La farsa del inventario

El “inventario” de bienes y dineros que entregaron las Farc sería motivo de risa, si no estuviera en juego la reparación a sus víctimas. Pero lo está. En un proceso de altísima impunidad, en el cual los responsables de crímenes de lesa humanidad y de guerra no pagarán ni un solo día de cárcel, la reparación, de suyo fundamental, es aún más importante. Es intolerable que esa fortuna criminal quede en manos de los victimarios.
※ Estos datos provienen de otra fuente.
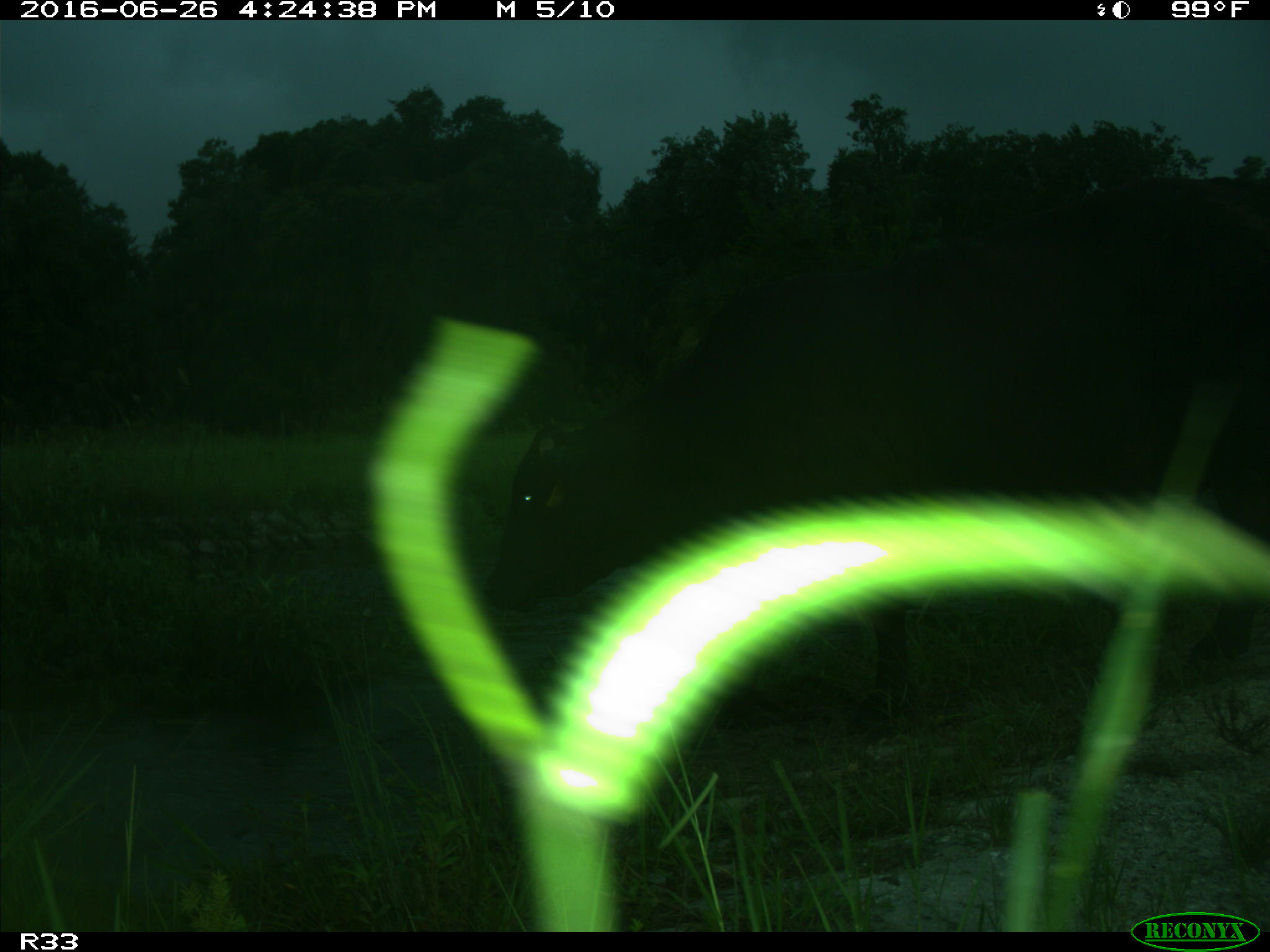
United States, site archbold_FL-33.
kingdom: Animalia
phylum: Chordata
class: Mammalia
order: Artiodactyla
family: Bovidae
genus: Bos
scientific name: Bos taurus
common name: domestic cow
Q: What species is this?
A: Bos taurus (domestic cow).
El infame decreto 903 de este año, montaba la más colosal operación de lavado de activo de la historia. En la versión original, esos bienes y dineros ilícitos se destinarían a que las Farc hicieran política y actividades económicas después de su desmovilización, entre otros propósitos. Al menos parece que, como resultado de la reacción de Fiscal, del Procurador y de quienes hemos alzado nuestras voces contra semejante vergüenza, el Gobierno ya corrigió el entuerto. Con todo, como sabemos bien que este Gobierno ha hecho del conejo su alimento diario, no hay que aplaudir hasta no conocer, leer y revisar el decreto corregido. Hay que estudiar si le están dando la vuelta al palo y al final, aunque parezca que no, han encontrado una manera de que las Farc se quedan con su fortuna. Dirán que somos desconfiados. No puede ser de otra manera. Una y otra vez, Santos ha engañado a los ciudadanos. Lo hizo haciéndose elegir con una doctrina y unas banderas y gobernando con otras, lo hizo cuando se inventó el plebiscito y después hizo lo que “le dio la gana”, lo hizo cuando dijo que no se incluiría el pacto con las Farc en la Constitución y, sin embargo, ahí está. La desconfianza es cosecha de lo que este Gobierno sembró.
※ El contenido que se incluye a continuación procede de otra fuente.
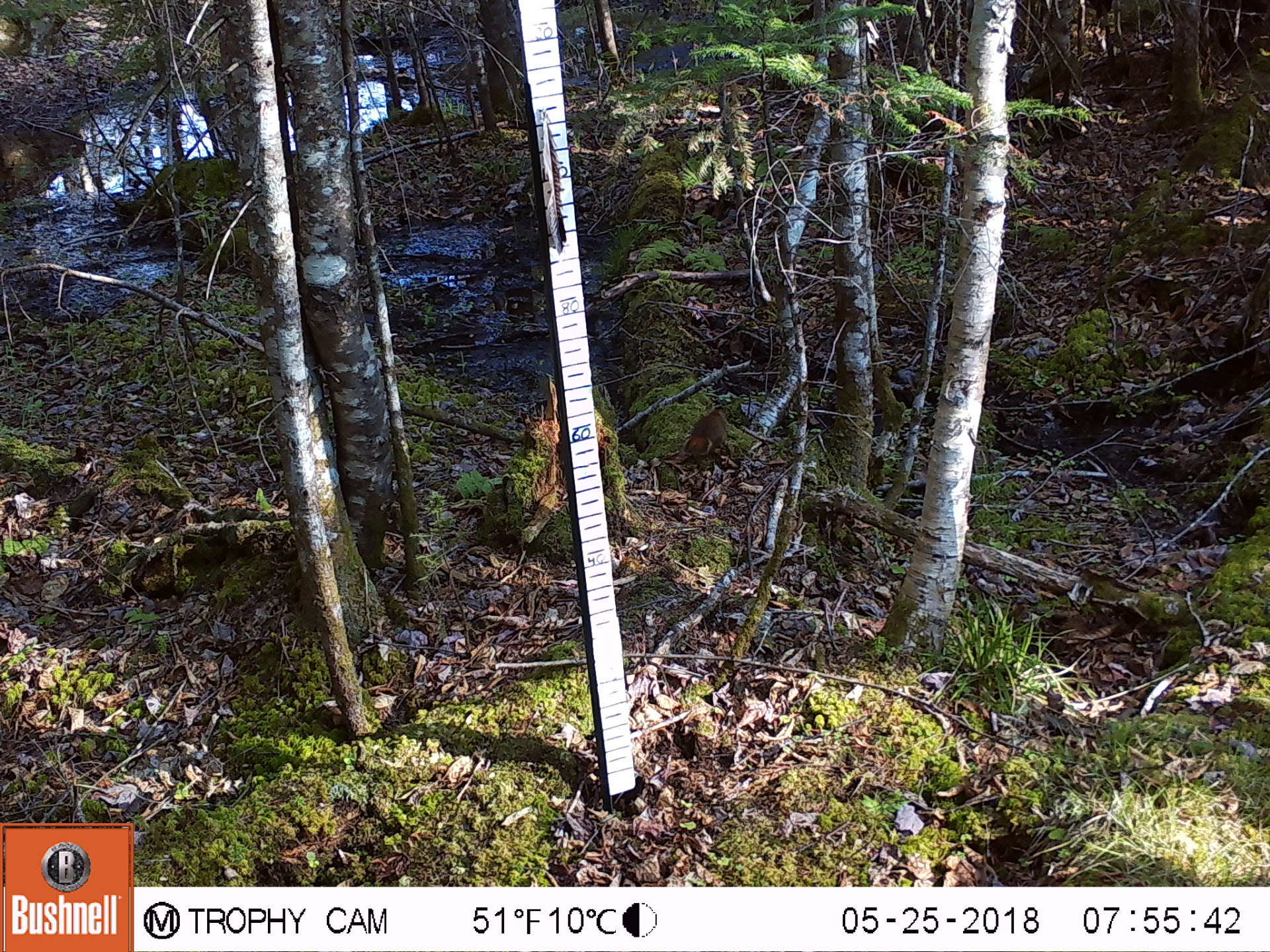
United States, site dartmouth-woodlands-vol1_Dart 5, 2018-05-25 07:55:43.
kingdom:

Pero aunque se hubiera corregido la reglamentación, el asunto está lejos de haberse arreglado. Lo que se conoce del listado de bienes y dineros muestra que, en realidad, las Farc no están entregando mayor cosa y lo que dicen entregar es indeterminado y de imposible ubicación. Hay una solución para tal problema: enviar el mensaje claro de que si se ocultan bienes o dineros, si no se entregan, no solo el Estado mantienen el derecho de ir por ellos por vía de la extinción de dominio, sino que el guerrillero que los oculte o no los entregue perderá todos los beneficios políticos, económicos y judiciales que les regalaron en el pacto. Solo una sanción efectiva y costosa incentivará la entrega de semejante fortuna.

Por cierto, el comportamiento de las Farc no debería sorprender. Las Farc han incumplido una y otra vez, sin que Santos haya dicho nada y sin que haya tenido costos para ellas. No entregaron todas las armas (se desmovilizaron más guerrilleros y milicianos que armas entregadas), no han devuelto a los menores reclutados, no han señalado donde se encuentran los secuestrados desaparecidos, no informaron sobre la ubicación de cultivos ilegales, laboratorios y pistas, ni sobre sus socios mafiosos. No hay razón para sorprenderse de que ahora tampoco cumplan. El mal ejemplo, la permisividad, la aquiescencia tácita del Gobierno a las violaciones del pacto, solo incentivan los incumplimientos subsiguientes. Es el mismo grave problema que hemos señalado en relación con la impunidad que consagra el pacto: es antiético, es antipedagógico, y termina por invitar a la reproducción de nuevas violencias, es germen de los crímenes del futuro.

En cualquier caso, es indispensable que las Farc no se queden con su fortuna criminal. No solo porque debe ser usada por la reparación de las víctimas sino porque un partido político con semejante riqueza genera un desequilibrio peligrosísimo para la democracia. Con las mañas de ilegalidad que siempre los han caracterizado, además, podrán aprovechar las prácticas corruptas de muchos politiqueros y comprar votos y voluntades.

La denuncia hecha por los expresidentes Pastrana y Uribe sobre el ingreso masivo de dineros a la campaña reeleccionista en el 2014 es de enorme gravedad. Todo parece indicar que los Rodríguez Orejuela fueron a Samper lo que Odebrecht lo fue a Santos. En este último caso, la plata sale de nuestros bolsillos por vía de los contratos dados a la firma brasilera de ingeniería.